So now, when did the U.S.
government, in the way of the FBI and all the deep state people, start getting involved with you?
Up until now, you probably had no sense that you did anything that would be considered worthy of investigation, right?
Of course not.
Of course not.
I've never even had a parking ticket in my life, let alone thinking that there was an active counterintelligence investigation into myself and others.
At that point.
That involved some serious players.
These weren't some bozos running into me and others.
And after the inauguration, I get a call from the FBI once that Steele dossier story comes out.
So that's about when?
About January?
That's January 2017.
It was a front page Wall Street Journal story.
I remember.
And then what happens there?
So the FBI comes to me and they say, you know, can you help us with some stuff, right?
And you know what we want to talk about.
And I thought they wanted me to talk about Sergei, this guy who, uh, you know, met with me a couple of times and there was nothing to it besides him reaching out.
And there was nothing really that I felt was, um, that I needed to worry about, if you will.
So I go to the FBI mistakenly without an attorney, like General Flynn did.
And, I'm shown a picture of this Sergei Millian. They say, do
you know this person? I said, yeah.
I give a two minute summary of how I know him. And the FBI then says, well, that's not why we
really want to talk to you. We have a lot more we want to talk to you about. They don't tell you
what it is, though. No. And I and they start to talk to me about Israel. Israel is brought up a
lot during this initial FBI interview. And I say, why? What's wrong with Israel?
They say, were you meeting with this diplomat or this diplomat?
Are you being co-opted by the Israeli government?
And I started to laugh.
I actually, you see, I don't know if the transcript exists yet of that meeting, but I started laughing.
And I said, what do you mean?
Am I being co-opted by the Israelis?
I know a lot of people in Israel.
I was a consultant.
For a U.S.
energy company out in Israel.
But are you asking me if I'm a spy?
And they just started to... I mean, it was a bizarre exchange.
And they looked at me in a very stern way.
Like they had a big problem with the Israelis.
To this day, I don't know why.
But they did.
After that, they asked me, did you hear anything about Russian emails?
And I said, I've never met a Russian official in my life.
But this Maltese guy, Joseph Mifsud, told me that the Russians have thousands of Hillary's emails.
Now, here's something that bears scrutiny, right?
I never told... Allegedly, what I told Alexander Downer was that the Russians have dirt on Hillary.
That's what Downer has said.
The word dirt.
Not emails.
Dirt.
I never repeat what Joseph Mifsud tells me about emails to any informant, and if you count them on your own hand, I had at least six informants, including college buddies of mine, trying to set me up.
But the FBI wanted to ask me what I knew about emails.
The only way the FBI could have known about emails is if they knew exactly what Joseph Mipsa told me nine months before that.
Fateful interview I had with the FBI.

### BRIEF
Translate this sentence from the interview into Spanish: "So I go to the FBI mistakenly without an attorney, like General Flynn did."

### DATA EXCERPT

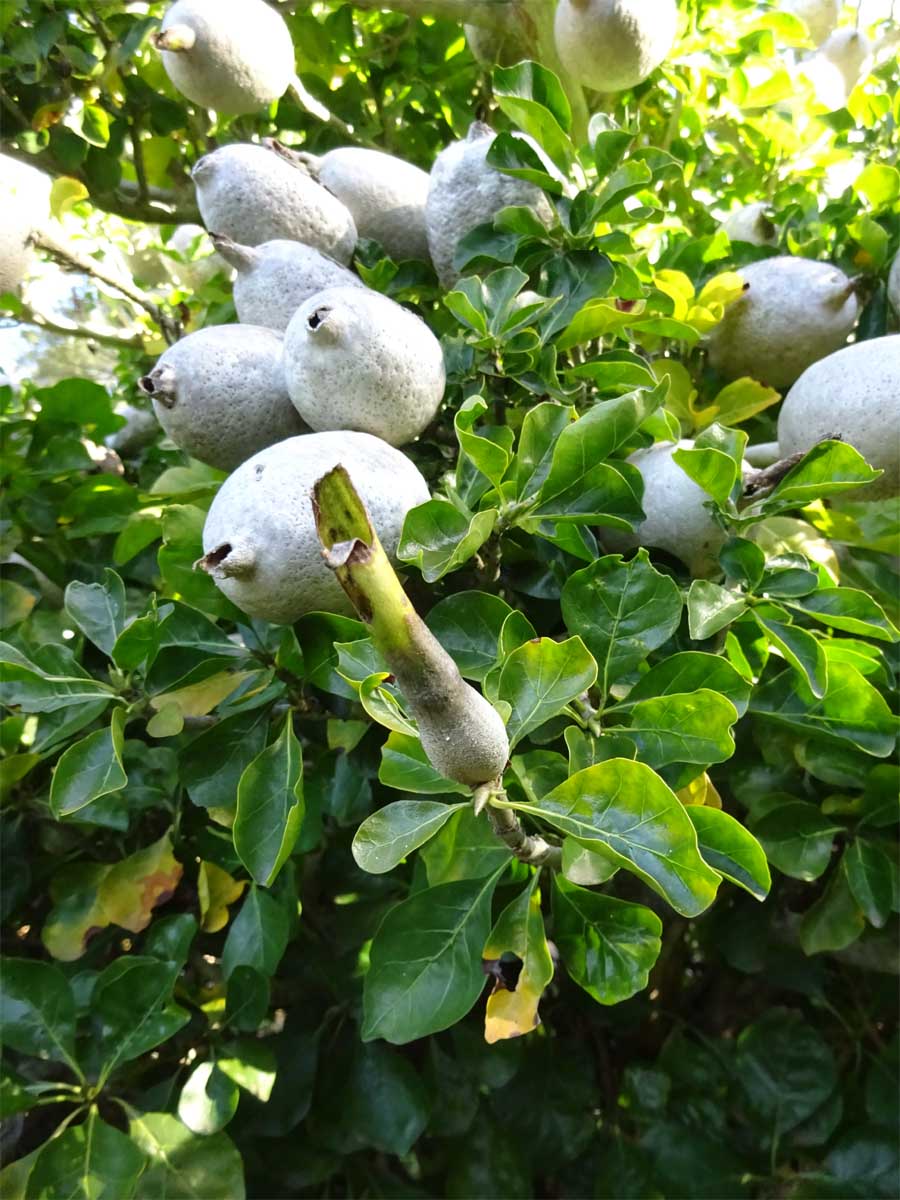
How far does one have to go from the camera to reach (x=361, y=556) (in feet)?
0.75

### REPLY TO THE EXERCISE
Así que voy al FBI, por error, sin un abogado, como hizo el general Flynn.